SUPPLIED PASSAGE:
Get a comprehensive research answer in under 10 lines:

import asyncio
from pydantic_scrape.graphs.search_answer import search_answer

async def research():
    result = await search_answer(
        query="latest advances in quantum computing",
        max_search_results=5
    )
    
    print(f"Found {len(result['answer']['sources'])} sources")
    print(result['answer']['answer'])

asyncio.run(research())

This searches academic sources, extracts content, and generates a structured answer with citations - all automatically.

Core Features

🔍 Smart Content Extraction

from pydantic_scrape.dependencies.fetch import fetch_url

# Automatically handles JavaScript, selects best extraction method
content = await fetch_url("https://example.com/article")
print(content.title, content.text, content.metadata)

🤖 AI-Powered Scraping

from pydantic_scrape.agents.bs4_scrape_script_agent import get_bs4_scrape_script_agent

# AI writes the scraping code for you
agent = get_bs4_scrape_script_agent()
result = await agent.run_sync("Extract product prices from this e-commerce page", 
                              html_content=page_html)

📚 Academic Research

from pydantic_scrape.dependencies.openalex import OpenAlexDependency

# Search papers by topic, author, or DOI
openalex = OpenAlexDependency()
papers = await openalex.search_papers("machine learning healthcare")

📄 Document Processing

from pydantic_scrape.dependencies.document import DocumentDependency

# Extract text from PDFs, Word docs, EPUBs
doc = DocumentDependency()
content = await doc.extract_text("research_paper.pdf")

🌐 Advanced Browser Automation

from pydantic_scrape.agents.search_and_browse import SearchAndBrowseAgent

# Intelligent search + browse with memory and geographic targeting
agent = SearchAndBrowseAgent()
result = await agent.run(
    "Find 5 cabinet refacing services in North West England with contact details"
)

# Automatically handles: cookie popups, JavaScript, geographic targeting, 
# content caching, parallel browsing, and form detection

Common Use Cases

  • Literature Reviews - Automatically search, extract, and summarize academic papers
  • Market Research - Monitor competitor content, pricing, and product updates
  • News Monitoring - Track mentions, trends, and breaking news across sources
  • Content Migration - Extract structured data from legacy systems or websites
  • Research Workflows - Build custom pipelines for domain-specific content extraction

Architecture

Pydantic Scrape organizes code into three layers:

  • Dependencies (pydantic_scrape.dependencies.*) - Reusable components for specific tasks
  • Agents (pydantic_scrape.agents.*) - AI-powered workers that make decisions
  • Graphs (pydantic_scrape.graphs.*) - Orchestrate multi-step workflows

This makes it easy to compose complex workflows from simple, tested components.

Configuration

1. Set API Keys

Create a .env file in your project root:

# AI Providers (choose one or more)

Region labeling records:

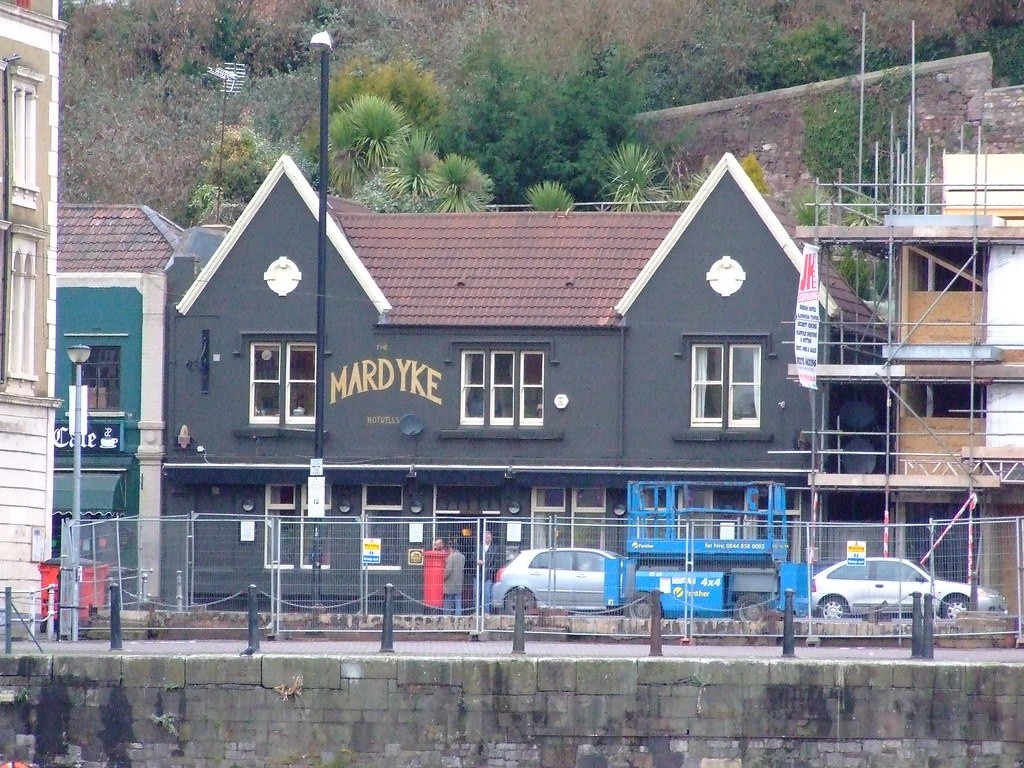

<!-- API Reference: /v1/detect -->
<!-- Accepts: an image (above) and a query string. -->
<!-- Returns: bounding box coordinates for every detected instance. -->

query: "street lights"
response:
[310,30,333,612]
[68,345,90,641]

==

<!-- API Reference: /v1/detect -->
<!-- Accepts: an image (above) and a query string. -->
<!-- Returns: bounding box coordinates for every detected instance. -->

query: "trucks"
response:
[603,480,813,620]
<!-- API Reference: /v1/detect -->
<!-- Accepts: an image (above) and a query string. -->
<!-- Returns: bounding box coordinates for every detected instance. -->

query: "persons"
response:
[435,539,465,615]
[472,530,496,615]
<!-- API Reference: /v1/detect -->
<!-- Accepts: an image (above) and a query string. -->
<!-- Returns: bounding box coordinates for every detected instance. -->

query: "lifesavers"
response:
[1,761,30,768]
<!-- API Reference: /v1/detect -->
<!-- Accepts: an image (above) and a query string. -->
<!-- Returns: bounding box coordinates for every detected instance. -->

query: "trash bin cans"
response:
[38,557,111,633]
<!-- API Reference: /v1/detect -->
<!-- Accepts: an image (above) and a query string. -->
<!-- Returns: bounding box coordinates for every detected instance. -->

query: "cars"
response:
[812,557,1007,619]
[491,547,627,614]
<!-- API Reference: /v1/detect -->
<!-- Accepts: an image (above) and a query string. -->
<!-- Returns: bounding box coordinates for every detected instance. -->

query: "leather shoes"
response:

DIRECTION A:
Answer these from the Pydantic Scrape overview:
(i) What value does the research example pass for max_search_results?
(ii) What search phrase is given to openalex.search_papers?
(iii) What file does the configuration section say to create in the project root?
DIRECTION B: List every use case named under "Common Use Cases" in the Pydantic Scrape overview.

WRITTEN ANSWER A:
(i) 5
(ii) "machine learning healthcare"
(iii) A .env file

WRITTEN ANSWER B:
- Literature Reviews
- Market Research
- News Monitoring
- Content Migration
- Research Workflows